EDITORIAL
Et par le pouvoir d’un mot
Je recommence ma vie
Je suis né pour te connaître
Pour te nommer
Paul Eluard, Poésie et vérité, 1942[1]
J’écris ton nom
Pour dire les forces de l’esprit nous n’avons que le pouvoir des mots. En n’oubliant pas bien sûr le silence. En n’oubliant pas non plus qu’en disant les idées force, les mots en disent aussi les côtés obscurs, la part d’ombre que chacune peut receler.
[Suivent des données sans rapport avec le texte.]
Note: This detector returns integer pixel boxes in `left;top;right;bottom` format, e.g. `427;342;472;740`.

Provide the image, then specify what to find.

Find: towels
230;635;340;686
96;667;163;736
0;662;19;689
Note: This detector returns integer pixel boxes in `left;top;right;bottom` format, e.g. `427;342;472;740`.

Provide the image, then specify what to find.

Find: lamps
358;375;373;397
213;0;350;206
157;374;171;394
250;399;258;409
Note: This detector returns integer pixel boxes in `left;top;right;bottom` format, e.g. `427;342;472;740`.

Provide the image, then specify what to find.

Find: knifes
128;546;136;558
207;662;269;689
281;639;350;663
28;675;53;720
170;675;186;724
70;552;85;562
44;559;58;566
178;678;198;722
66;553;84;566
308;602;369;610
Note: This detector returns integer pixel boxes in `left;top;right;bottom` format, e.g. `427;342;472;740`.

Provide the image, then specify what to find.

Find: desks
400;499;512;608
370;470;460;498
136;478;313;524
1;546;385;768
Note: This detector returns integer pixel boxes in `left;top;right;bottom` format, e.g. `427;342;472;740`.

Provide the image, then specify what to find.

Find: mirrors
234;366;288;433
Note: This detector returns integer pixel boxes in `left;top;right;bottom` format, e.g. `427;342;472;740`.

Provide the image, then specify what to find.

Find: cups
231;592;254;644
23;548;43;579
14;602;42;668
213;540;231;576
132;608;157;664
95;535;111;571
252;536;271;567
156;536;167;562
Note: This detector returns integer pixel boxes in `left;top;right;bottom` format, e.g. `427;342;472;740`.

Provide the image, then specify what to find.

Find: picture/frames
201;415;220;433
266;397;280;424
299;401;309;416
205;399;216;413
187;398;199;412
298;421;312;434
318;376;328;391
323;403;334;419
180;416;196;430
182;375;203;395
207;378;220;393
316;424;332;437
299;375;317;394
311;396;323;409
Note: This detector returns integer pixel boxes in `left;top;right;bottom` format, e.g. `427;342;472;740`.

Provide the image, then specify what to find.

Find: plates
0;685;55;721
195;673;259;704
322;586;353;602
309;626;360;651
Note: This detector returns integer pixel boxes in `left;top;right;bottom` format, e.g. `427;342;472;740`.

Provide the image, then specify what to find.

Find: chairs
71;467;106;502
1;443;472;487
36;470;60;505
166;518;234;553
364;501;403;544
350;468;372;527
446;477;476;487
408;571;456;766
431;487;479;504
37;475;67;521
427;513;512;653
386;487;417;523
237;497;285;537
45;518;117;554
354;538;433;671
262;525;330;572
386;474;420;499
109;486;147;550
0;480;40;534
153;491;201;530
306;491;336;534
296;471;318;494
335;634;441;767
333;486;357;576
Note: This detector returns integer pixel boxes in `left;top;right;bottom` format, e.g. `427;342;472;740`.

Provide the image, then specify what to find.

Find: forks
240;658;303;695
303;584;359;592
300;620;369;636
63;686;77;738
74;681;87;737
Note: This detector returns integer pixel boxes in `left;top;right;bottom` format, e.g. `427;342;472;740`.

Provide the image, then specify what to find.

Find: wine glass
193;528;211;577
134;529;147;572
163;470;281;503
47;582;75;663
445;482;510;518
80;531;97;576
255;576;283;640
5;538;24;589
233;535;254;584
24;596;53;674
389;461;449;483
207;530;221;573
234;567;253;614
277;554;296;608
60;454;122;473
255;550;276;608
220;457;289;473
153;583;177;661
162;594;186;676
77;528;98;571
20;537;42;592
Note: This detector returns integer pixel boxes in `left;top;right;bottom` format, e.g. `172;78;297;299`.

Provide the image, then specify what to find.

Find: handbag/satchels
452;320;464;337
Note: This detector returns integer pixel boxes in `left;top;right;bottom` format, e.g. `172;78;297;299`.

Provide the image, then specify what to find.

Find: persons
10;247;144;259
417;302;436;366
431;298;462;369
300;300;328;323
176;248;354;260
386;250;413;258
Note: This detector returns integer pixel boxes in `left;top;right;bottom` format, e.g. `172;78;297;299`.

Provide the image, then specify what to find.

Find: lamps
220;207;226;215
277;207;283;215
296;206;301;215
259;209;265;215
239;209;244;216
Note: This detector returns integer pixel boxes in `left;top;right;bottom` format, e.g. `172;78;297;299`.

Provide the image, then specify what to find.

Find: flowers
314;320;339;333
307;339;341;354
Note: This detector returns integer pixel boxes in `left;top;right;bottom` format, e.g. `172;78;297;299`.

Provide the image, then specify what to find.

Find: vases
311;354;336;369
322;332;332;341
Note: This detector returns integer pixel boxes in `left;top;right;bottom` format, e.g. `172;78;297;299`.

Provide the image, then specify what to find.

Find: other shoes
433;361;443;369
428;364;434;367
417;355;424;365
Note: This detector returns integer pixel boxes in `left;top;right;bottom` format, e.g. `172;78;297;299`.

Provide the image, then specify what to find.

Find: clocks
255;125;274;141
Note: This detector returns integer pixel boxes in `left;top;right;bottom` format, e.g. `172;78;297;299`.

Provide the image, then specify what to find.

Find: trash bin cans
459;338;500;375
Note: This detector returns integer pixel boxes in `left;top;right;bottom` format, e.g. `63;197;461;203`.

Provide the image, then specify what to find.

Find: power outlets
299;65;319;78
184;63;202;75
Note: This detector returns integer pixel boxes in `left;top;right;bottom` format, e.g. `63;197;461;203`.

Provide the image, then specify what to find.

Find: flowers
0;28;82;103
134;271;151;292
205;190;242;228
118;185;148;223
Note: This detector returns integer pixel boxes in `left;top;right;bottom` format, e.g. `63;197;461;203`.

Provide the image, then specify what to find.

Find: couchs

Ce sont ces mots, forts et pauvres à la fois, que nous essayons d’écrire, au fil de nos lettres, au fil des échanges au sein de cette communauté d’espoir que constitue notre association.
« Laïcité, j’écris ton nom ». C’est ce que nous continuons à faire avec ce numéro où nous rendons compte de notre échange avec Jean-Louis Bianco et de l’initiative que nous avons prise d’un appel à la création d’une autorité indépendante pour succéder à l’Observatoire de la laïcité.
« Fraternité, j’écris ton nom »[2]. C’est ce que nous avons cherché à faire le 16 mai en célébrant la Journée internationale du vivre ensemble dans la paix. Nous reviendrons dans notre prochaine lettre sur ce mot, le troisième de notre devise républicaine.
« Liberté, j’écris ton nom », disait Paul Eluard en 1942. « Egalité, j’écris ton nom », avait ajouté dès 1789 la Déclaration des droits de l’homme et du citoyen, avant qu’en 1848 la République, deuxième du nom, leur adjoigne leur petite sœur « fraternité », adelphité qui les relie, pour éviter, autant que faire se peut, que parfois, comme au marché de Brive- la-Gaillarde, elles se crêpent le chignon.
« Démocratie, j’écris ton nom ». Même si, heureusement, les circonstances sont moins dramatiques qu’en 1942, il faut aujourd’hui, comme pour la liberté à l’époque, avoir foi et espérance dans les vertus de sagesse et de discernement de la délibération collective pour chanter ce chemin d’humanisation que constitue l’aspiration démocratique.
« Spiritualité, j’écris ton nom ». C’est, en ces moments dramatiques de notre histoire, il y a quatre-vingts ans, et au nom de la résistance spirituelle que certains se sont levés pour éviter que la France ne perde son âme[3], notamment dans l’antisémitisme d’Etat du régime de Vichy. Aujourd’hui c’est peut-être davantage d’un sursaut spirituel que de résistance qu’il est besoin, pour (r)animer la démocratie, la liberté, l’égalité, la fraternité, et la laïcité ; pour leur (re)donner leur âme.
C’est ce à quoi nous nous attacherons en tous cas à l’occasion de notre prochaine Université d’été, du 10 au 12 septembre à Lyon, en essayant d’écrire ensemble les mots pour le dire.
Daniel Lenoir,
président de Démocratie et Spiritualité
[1] « Liberté » in Au rendez-vous allemand (Les éditions de minuit, 1945)
[2] Patrick Viveret, Fraternité, j’écris ton nom (Les liens qui libèrent, 2015)
[3] France, prends garde de perdre ton âme est le titre du premier numéro des Cahiers du témoignage chrétien, publié à Lyon en novembre 1941, dont TC célébrera à l’automne le 80ème anniversaire.